Indemnity
Insurance Glossary
Indemnity is a fundamental principle of insurance that aims to restore the insured to the same financial position they were in before a covered loss occurred. It means that the insurance company will provide compensation to the policyholder to cover the actual amount of their loss, no more and no less.
Here are some key aspects of indemnity
- Restoration, not Profit: The goal of indemnity is to make the insured whole again, not to allow them to profit from a loss. The compensation should be sufficient to repair or replace damaged property, cover medical expenses, or pay for other losses, but it should not exceed the actual value of the loss.
- Actual Cash Value (ACV): In property insurance, indemnity is often calculated based on the actual cash value (ACV) of the damaged property, which considers depreciation due to age, wear and tear.
- Deductibles and Limits: The amount of indemnity may be subject to deductibles and policy limits. The policyholder must pay the deductible before the insurance coverage kicks in, and the insurer’s liability is capped at the policy limit.

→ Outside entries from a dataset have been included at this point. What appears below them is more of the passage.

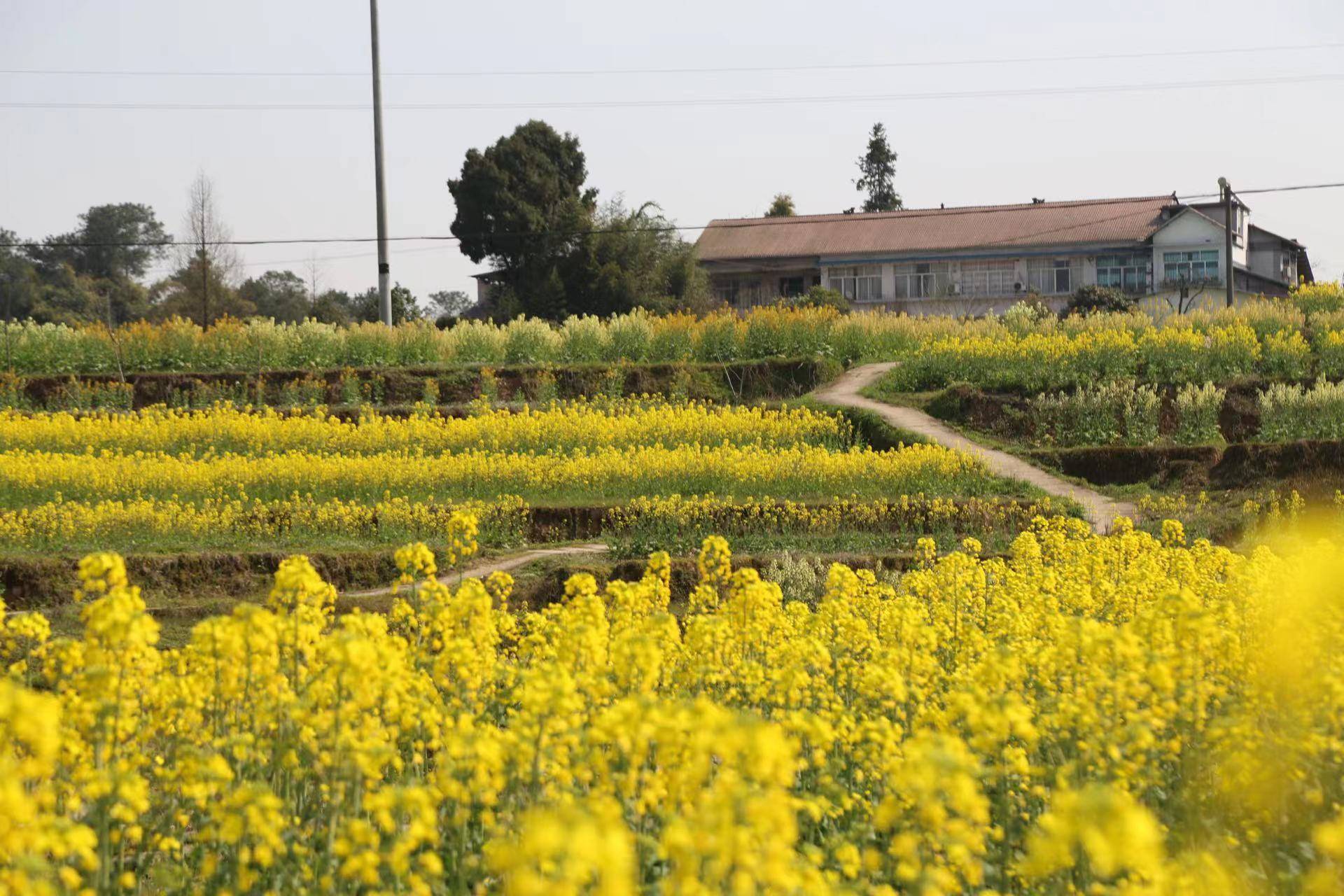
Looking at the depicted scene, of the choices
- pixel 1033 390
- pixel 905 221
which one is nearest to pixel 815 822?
pixel 1033 390

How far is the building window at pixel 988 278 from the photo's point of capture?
43062 millimetres

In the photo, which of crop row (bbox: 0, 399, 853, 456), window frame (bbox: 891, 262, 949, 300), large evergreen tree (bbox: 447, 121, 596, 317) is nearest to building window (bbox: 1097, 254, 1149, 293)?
window frame (bbox: 891, 262, 949, 300)

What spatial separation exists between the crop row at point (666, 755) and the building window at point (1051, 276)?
Result: 125 ft

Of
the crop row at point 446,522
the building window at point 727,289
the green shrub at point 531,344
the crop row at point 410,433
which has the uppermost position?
the building window at point 727,289

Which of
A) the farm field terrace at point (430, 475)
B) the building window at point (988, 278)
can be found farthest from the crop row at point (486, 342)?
the building window at point (988, 278)

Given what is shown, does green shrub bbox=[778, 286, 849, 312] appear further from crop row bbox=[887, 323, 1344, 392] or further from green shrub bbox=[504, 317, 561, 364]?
crop row bbox=[887, 323, 1344, 392]

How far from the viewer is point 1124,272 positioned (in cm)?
4212

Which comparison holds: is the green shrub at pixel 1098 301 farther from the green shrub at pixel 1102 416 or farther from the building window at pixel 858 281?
the green shrub at pixel 1102 416

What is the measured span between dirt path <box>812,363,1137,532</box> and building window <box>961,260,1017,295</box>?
22867 mm

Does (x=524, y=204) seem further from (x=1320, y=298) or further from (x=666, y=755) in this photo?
(x=666, y=755)

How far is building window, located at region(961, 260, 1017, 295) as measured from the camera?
1695 inches

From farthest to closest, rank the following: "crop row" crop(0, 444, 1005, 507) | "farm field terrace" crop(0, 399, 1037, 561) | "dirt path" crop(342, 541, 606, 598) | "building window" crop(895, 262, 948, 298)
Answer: "building window" crop(895, 262, 948, 298) → "crop row" crop(0, 444, 1005, 507) → "farm field terrace" crop(0, 399, 1037, 561) → "dirt path" crop(342, 541, 606, 598)

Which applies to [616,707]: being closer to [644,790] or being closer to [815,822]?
[644,790]

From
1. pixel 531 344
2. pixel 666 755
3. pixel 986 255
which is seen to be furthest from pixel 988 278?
pixel 666 755
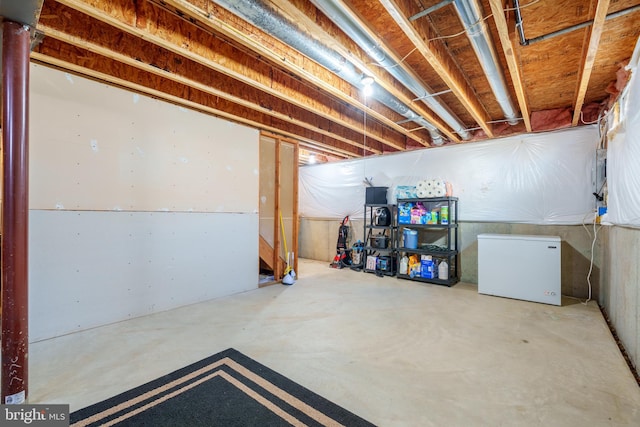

- Types of Insurance: The principle of indemnity applies to various types of insurance, including property, auto, and health insurance.
Example
If a homeowner’s house is damaged by a fire, the insurance company will indemnify them by providing compensation to repair or rebuild the house, up to the policy limit and minus any deductible. The compensation should be enough to restore the house to its pre-loss condition, but not more than that.
Indemnity helps ensure fairness and prevents policyholders from profiting from insurance claims. It’s a cornerstone of the insurance industry, promoting responsible risk management and financial protection.